DUBAI (AFP) — Un tribunal de Dubaï a condamné mercredi deux des trois Emiratis accusés du viol d'un adolescent franco-suisse en juillet dans cet émirat, qui encouraient la peine de mort et dont l'un est séropositif, à 15 ans de prison, dans une affaire qui suscite l'embarras des autorités locales.
"Quinze ans de prison, c'est quoi? Rien pour un homme qui a reconnu avoir le sida et savait qu'il allait le transmettre. C'est un multirécidiviste qui avait déjà onze condamnations", a déclaré à l'AFP Véronique Robert, la mère de la jeune victime.
L'affaire a mis au premier plan des problèmes dans la manière dont sont traitées les victimes de viol et aussi la politique du pays en matière de lutte contre le sida.
A ce jour, les autorités ne fournissent aucune statistique sur le nombre de personnes atteintes de cette maladie, sujet encore en grande partie tabou dans cette société très conservatrice.
L'énoncé du verdict par le juge, Fahmi Mounir Fahmi, un Egyptien, n'a pris que quelques secondes.
"Je respecte la décision de la justice (...) Mais si on prend l'exemple de la France ou de la Suisse, ce criminel aurait eu au minimum 30 ans", s'est exclamée Mme Robert devant la presse.
Son avocat, Me Hussein Al-Jaziri, a indiqué qu'il allait faire appel.
"L'affaire ne va pas s'arrêter là (...) Nous avons l'appel et la cassation", a-t-il dit.
"Quinze ans, ce n'est pas suffisant pour un crime aussi horrible. Pour nous, c'est une tentative de meurtre. Nous espérions un châtiment plus sévère et dissuasif. Mais la justice a été rendue. Elle a reconnu que ce sont des criminels. Je pense que c'est un premier pas", a ajouté l'avocat.
Le ministère public avait requis la peine maximale contre les deux accusés adultes. Dans le code pénal émirati, la peine maximale, qui est laissée à la discrétion du juge, peut aller jusqu'à la peine de mort.
Le troisième accusé, un mineur, est jugé séparément devant un tribunal pour enfants.
"Il ne s'agit pas simplement d'une affaire de viol, c'est un crime", a souligné Mme Robert, en réaffirmant sa détermination à continuer à se battre.
"Si mon fils a le sida, je me battrai jusqu'à la fin de ma vie", a-t-elle déclaré.

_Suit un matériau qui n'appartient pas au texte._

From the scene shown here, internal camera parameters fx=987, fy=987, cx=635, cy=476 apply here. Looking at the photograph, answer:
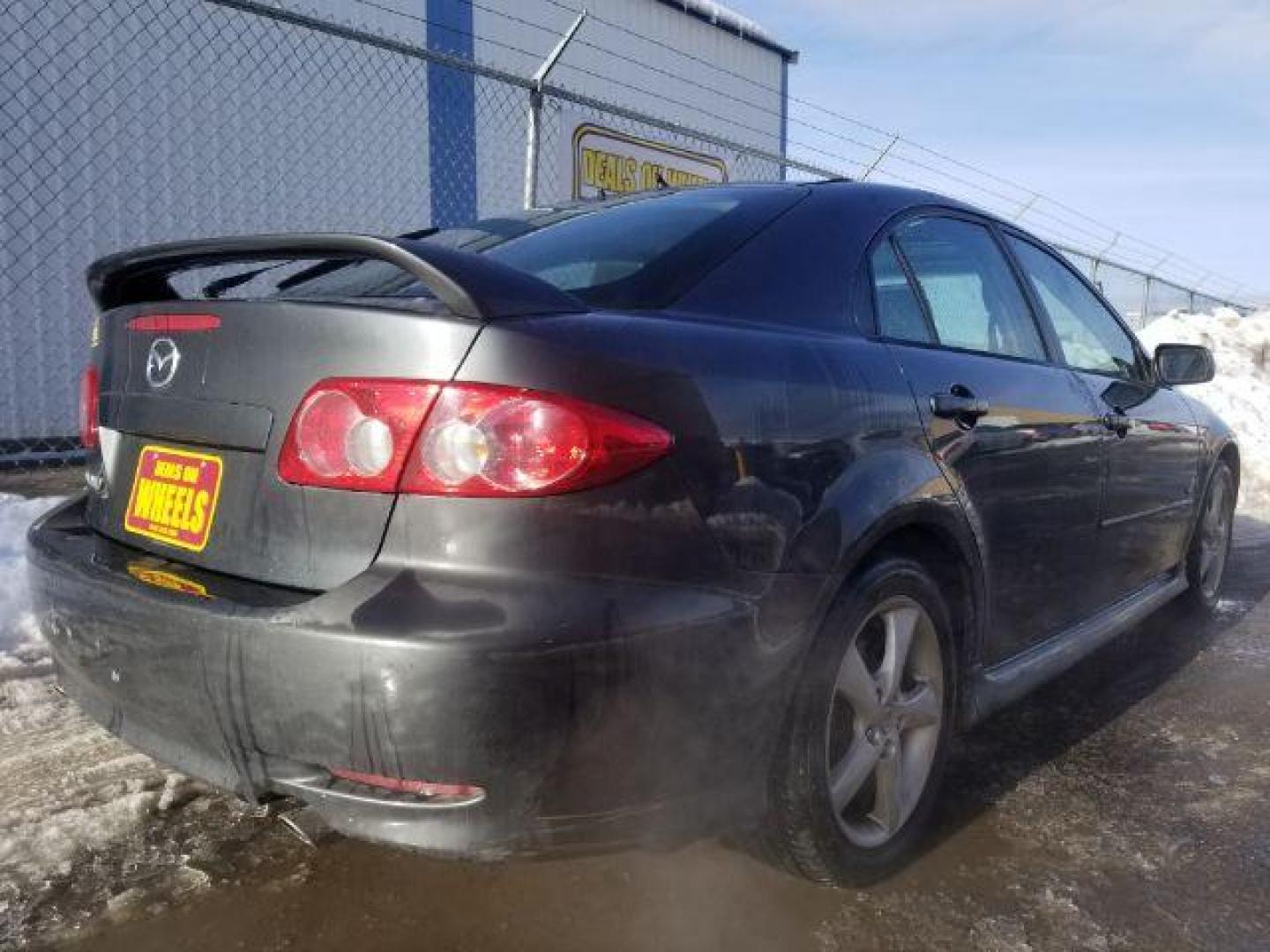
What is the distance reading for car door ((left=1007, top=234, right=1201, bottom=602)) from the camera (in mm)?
3137

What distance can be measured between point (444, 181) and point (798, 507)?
27.5ft

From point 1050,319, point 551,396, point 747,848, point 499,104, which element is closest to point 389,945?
point 747,848

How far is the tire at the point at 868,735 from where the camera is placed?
1.88 meters

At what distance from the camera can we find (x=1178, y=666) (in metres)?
3.73

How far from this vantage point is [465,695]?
55.1 inches

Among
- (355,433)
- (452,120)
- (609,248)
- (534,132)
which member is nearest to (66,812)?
(355,433)

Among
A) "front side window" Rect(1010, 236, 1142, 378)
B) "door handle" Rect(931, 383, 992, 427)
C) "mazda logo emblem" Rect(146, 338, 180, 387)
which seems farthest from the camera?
"front side window" Rect(1010, 236, 1142, 378)

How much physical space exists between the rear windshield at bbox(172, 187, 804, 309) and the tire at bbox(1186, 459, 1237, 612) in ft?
9.53

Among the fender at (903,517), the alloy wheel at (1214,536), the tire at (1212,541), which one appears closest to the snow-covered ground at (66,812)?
the fender at (903,517)

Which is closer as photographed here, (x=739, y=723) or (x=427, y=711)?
(x=427, y=711)

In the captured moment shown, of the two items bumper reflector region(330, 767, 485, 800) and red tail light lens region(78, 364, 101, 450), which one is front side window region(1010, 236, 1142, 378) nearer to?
bumper reflector region(330, 767, 485, 800)

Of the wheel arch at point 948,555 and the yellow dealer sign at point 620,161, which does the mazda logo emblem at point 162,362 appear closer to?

L'information selon laquelle l'un des deux hommes condamnés mercredi était porteur du virus du sida n'avait été portée à la connaissance de la victime et de sa famille que plusieurs semaines après l'agression, l'empêchant de recevoir le traitement prévu dans ce genre de cas.
Pour protester contre cette situation et la manière dont l'affaire a été instruite par la justice de l'émirat, Mme Robert a lancé une campagne appelant à boycotter Dubaï, en s'appuyant notamment sur un site internet lancé le 23 octobre, www.boycott.dubai.com.
Mme Robert exige des autorités de l'émirat qu'elles créent un centre de traitement spécial pour les mineurs victimes de viol.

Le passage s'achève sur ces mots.